Extremism is its own vice, Moral Monday leader says.

Bishop William Barber II, founder of Moral Mondays protests at North Carolina’s legislature in 2013, urged activists to tackle extremist policies by the General Assembly Monday at a Charlotte rally. (Photo/Troy Hull)

By Melvin Harris Jr.

(For the Charlotte Post)

     Bishop William Barber II, a Goldsboro, North Carolina minister and founder of Repairers of the Breach, led a rally Monday at the Government Center to urge North Carolinians to challenge the extremist agenda of state lawmakers at the ballot box. Barber maintains that the General Assembly’s Republican supermajority hasn’t addressed the effects of poverty, where there are 4.2 million poor and low-income people who account for 40.2% of the state’s population.

Thirty-seven percent of the state’s workforce, or 1.8 million people, earn less than $15 an hour.

“There’s not a state in this country where the poor and low wealth voters who have not voted, if you could mobilize those that are already registered, they could determine who sits in the legislature, who sits in the Senate, who sits in the Congress, who sits in the presidency,” he said.

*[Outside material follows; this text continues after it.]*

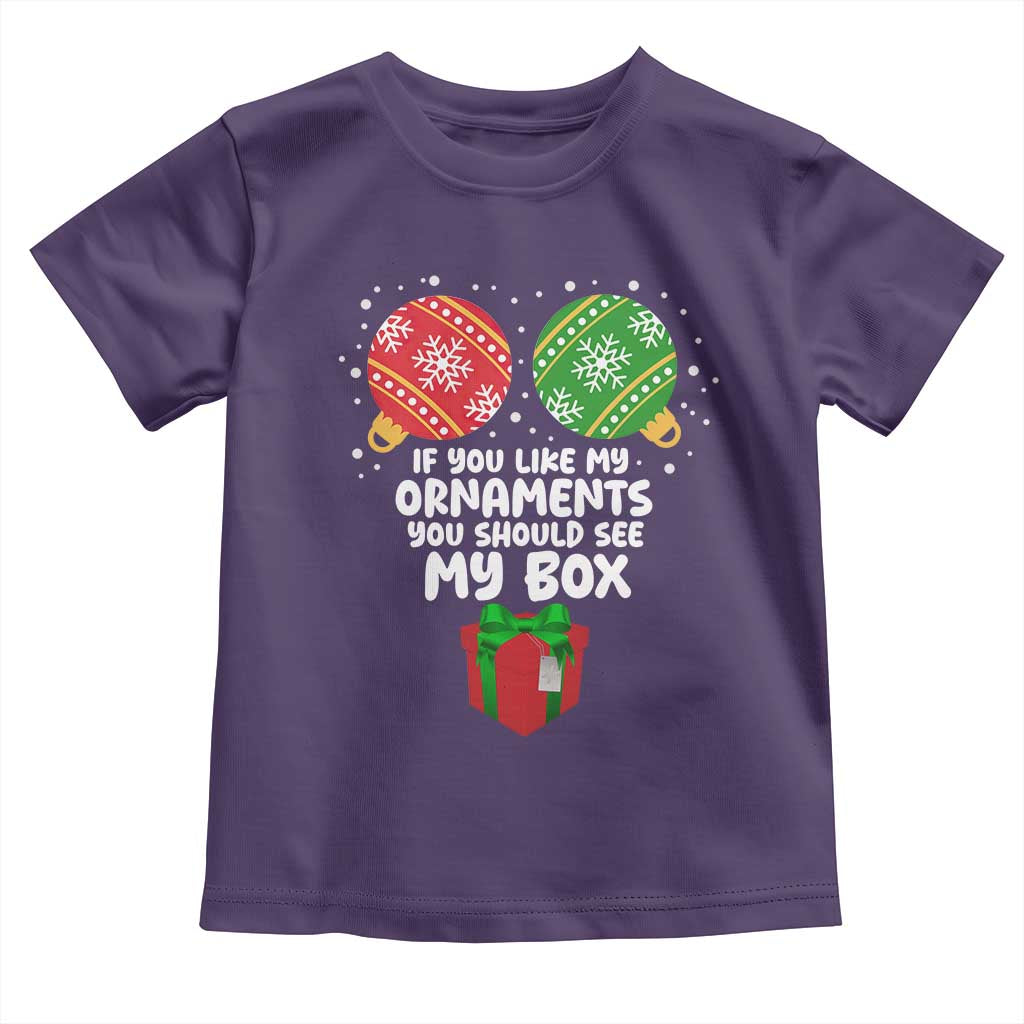Funny Dirty Christmas Toddler T Shirt If You Like My Ornaments Rude Adult Humor Xmas PJs TS10 Purple Print Your Wear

Before Barber took the microphone, Madeline took to the microphone to discuss her experiences as a member of the LGBTQIA+ community and low-wage worker.

Madeline, who declined to reveal her last name, believed it was important to attend the rally despite not being a big public speaker because telling her story felt “necessary.”

“It felt like it needed to be said,” she said. “Everyone has their own problems; some might be bigger than others, but everyone needs to be heard.”

Barber started Moral Mondays in 2013 to focus on how General Assembly policies impact vulnerable communities in five areas:

  • Systemic racism and poverty
  • Ecological devastation
  • Lack of access to healthcare
  • Economy
  • Religious nationalism

The percentages of low-wealth voters vary by state. For example, they make up 7% of Georgia’s electorate. In Florida, the percentage is 3% and Michigan it’s 1%.
In North Carolina, the percentage is 19%.

“That’s what I hope that most of the people here walk away from and this 19 to 20% can change the trajectory of the state,” said the Rev. Glencie Rhedrick, associate minister at First Baptist Church-West and co-chair of the Charlotte Clergy Coalition for Justice.

She hopes North Carolina’s religious leaders and people negatively impacted by legislative policy spread the word to advocate for change starting with election outcomes.

“That’s the hope, that those who were here take the message back,” she said. “Those who were able to see it virtually will embrace the message and spread the word so that we can really do the organization that we need to do to shift the negative dynamics that our city and state face.”  Moral Mondays have always been strategic in organization and that’s the way Barber likes it.

“The worst thing you can do is be loud and wrong,” he said. “And the worst thing you can do is want to change with no strategy. It ain’t enough to cuss the darkness, you got to have a way to get to the light.”  Part of the Moral Monday’s strategy is messaging what’s “right versus wrong” rather than comparing political parties.

“We don’t have to endorse candidates,” Barber said. We can endorse principles. We can endorse consciousness because if you tell people where people stand on the issue, they know who to vote for and you won’t even tell them who to vote for, you just have to tell them ‘He voted against your living wages.’”

Nevertheless, Barber left rally-goers with a simple message.

“We will organize, we will build, we will bring a better reconstruction into existence,” he said. “And we will be known as the generation that rose and put those extremists in their place. It’s possible we do it right, some of them will come on over here and join us in the fight for love and the fight for justice.”